Mumbai: Firstsource Solutions Ltd, the business process outsourcing (BPO) firm promoted by the country’s largest private bank, ICICI Bank Ltd, is expanding its footprint to Australia, said its new chief executive Matthew Vallance.
“We are just starting operations in Australia, which we believe is a good opportunity, especially with increasing openness to outsourcing there,” Vallance, who took over as Firstsource’s chief executive in the last week of July, said in an interview on Wednesday.
Technology market researcher IDC estimates the Australian BPO market at $5 billion (about Rs23,000 crore) in 2010.
Based on existing demand and outsourcing trends in Australia, Vallance expects the nation to contribute “about half of our UK revenues,” once operations are fully established and matured. The US contributes about 60% of the revenue for Firstsource. The UK and India contribute 27% and 12%, respectively.
According to industry body National Association for Software and Services Companies, or Nasscom, Firstsource is India’s sixth-largest BPO firm. It had revenue of around Rs1,970 crore in the fiscal year that ended in March 2009.
Firstsource is also expanding its delivery centre in the Philippines, where it employs around 1,000 people. The company’s workforce in the South-East Asian country “would be significantly large” after the expansion, Vallance said, without giving details.
The new CEO has a big task on his hands.

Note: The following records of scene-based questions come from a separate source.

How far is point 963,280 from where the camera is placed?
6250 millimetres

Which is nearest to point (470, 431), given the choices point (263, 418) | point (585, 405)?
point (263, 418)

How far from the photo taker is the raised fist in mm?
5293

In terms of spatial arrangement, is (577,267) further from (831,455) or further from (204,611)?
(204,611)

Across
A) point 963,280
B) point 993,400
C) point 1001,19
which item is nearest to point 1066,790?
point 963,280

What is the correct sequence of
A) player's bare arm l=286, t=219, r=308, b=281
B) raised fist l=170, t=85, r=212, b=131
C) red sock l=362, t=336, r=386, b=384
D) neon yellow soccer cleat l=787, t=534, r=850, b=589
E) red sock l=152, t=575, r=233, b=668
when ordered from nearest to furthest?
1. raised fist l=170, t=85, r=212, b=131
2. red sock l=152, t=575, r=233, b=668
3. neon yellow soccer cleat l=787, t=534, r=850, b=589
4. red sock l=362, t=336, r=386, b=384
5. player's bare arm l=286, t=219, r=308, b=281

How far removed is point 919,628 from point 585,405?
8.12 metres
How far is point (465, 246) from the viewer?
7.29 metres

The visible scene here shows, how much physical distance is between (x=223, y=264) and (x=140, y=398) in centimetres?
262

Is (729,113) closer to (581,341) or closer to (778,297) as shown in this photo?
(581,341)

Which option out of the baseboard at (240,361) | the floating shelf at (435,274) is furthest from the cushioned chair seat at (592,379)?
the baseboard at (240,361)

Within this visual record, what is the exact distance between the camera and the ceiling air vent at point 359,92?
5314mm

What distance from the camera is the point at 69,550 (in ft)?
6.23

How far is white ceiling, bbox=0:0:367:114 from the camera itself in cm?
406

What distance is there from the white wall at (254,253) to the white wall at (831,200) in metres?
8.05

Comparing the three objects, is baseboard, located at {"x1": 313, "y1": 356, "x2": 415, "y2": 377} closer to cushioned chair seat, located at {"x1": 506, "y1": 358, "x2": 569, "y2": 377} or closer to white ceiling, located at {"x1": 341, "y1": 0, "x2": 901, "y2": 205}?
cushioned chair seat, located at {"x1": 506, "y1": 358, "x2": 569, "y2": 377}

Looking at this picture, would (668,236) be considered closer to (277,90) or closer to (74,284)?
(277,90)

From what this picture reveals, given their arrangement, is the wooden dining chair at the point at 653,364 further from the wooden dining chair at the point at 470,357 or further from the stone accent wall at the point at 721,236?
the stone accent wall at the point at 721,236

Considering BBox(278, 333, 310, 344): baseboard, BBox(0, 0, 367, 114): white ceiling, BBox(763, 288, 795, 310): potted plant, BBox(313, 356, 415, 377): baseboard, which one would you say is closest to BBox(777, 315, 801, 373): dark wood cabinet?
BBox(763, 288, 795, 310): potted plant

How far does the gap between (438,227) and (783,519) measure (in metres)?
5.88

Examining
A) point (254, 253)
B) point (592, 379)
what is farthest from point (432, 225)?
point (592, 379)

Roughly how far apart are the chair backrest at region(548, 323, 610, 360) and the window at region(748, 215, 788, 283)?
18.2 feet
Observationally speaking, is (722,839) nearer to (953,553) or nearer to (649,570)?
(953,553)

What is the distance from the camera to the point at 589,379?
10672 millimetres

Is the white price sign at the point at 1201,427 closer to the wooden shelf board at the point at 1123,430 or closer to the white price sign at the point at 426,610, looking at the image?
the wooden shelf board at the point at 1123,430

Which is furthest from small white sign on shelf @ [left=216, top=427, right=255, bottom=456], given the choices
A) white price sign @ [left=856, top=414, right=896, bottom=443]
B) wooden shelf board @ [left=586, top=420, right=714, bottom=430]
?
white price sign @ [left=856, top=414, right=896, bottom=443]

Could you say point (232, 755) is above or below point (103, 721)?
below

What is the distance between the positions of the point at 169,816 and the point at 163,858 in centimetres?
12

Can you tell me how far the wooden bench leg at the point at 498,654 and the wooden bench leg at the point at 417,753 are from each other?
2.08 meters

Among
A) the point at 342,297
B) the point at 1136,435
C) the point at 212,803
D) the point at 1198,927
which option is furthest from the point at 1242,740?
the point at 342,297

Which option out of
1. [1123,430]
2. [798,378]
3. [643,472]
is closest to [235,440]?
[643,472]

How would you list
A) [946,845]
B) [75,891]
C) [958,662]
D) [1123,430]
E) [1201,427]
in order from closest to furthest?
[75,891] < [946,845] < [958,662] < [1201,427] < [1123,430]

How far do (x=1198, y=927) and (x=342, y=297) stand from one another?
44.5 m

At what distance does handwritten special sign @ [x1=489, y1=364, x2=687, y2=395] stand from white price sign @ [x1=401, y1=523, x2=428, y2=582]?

So far this year, Firstsource’s share price has slid by about 24%. On Wednesday, the stock fell nearly 2% to end at Rs25.90 on the Bombay Stock Exchange, on a day the benchmark Sensex shed 0.72%, or 131.95 points, to close at 18,179.64.
His immediate concern is about retaining employees, especially at Firstsource’s fledgling India operations.
With domestic attrition at abnormal levels of about 70%—much higher than 30% levels in the US and the UK—Vallance said there was no “silver bullet” to solve the problem. “It is an industry issue currently but we cannot use that as an excuse.”
Attrition-induced wage inflation would be a pressure on profit margins in the short-run, but better employee engagement strategies could help contain attrition, he added, while ruling out using stock options as an incentive.
Vallance expects Firstsource’s three-year-old India operations, where telecom companies and banks are its major clients, to have stand-alone profitability before the end of the fiscal year.
Firstsource “is looking to improve margins and take Ebitda (earnings before interest, taxes, depreciation and amortization) margins back to the FY07 (fiscal 2007) levels”, analysts Rumit Dugar, Manoj Singla, and Udit Garg of Religare Capital Markets Ltd wrote in an 11 June research note to clients.
“The company intends to achieve this by increasing utilisation levels to 85% from the 80% currently and improving margins in the telecom vertical,” they added.
According to Srishti Anand, an analyst with ICICI Securities Ltd, Firstsource’s “Asia business unit, which is the domestic business, contributes about 12% to the company’s revenue. Almost 90% of its business comes from the telecom and media vertical whereas the balance comes from the BFSI (banking, financial services and insurance) vertical.”
“The growth prospect for this vertical is highly dependent on the Indian telecom and media story. The Indian market is still under-penetrated with overall wireless tele-density of merely 46%,” Anand added in an 18 March report. He expects Firstsource to improve its margin to around 9% by fiscal 2012 from 6.5% now.
Meanwhile, parent firm ICICI Bank may have to reduce its holding in Firstsource.
ICICI Bank chief executive Chanda Kochhar said in March that the bank is required, under US regulations, to reduce its holding in non-banking companies to less than 5%.
ICICI, which needs to comply with the requirement as it operates in the US, owns about 20% of Firstsource.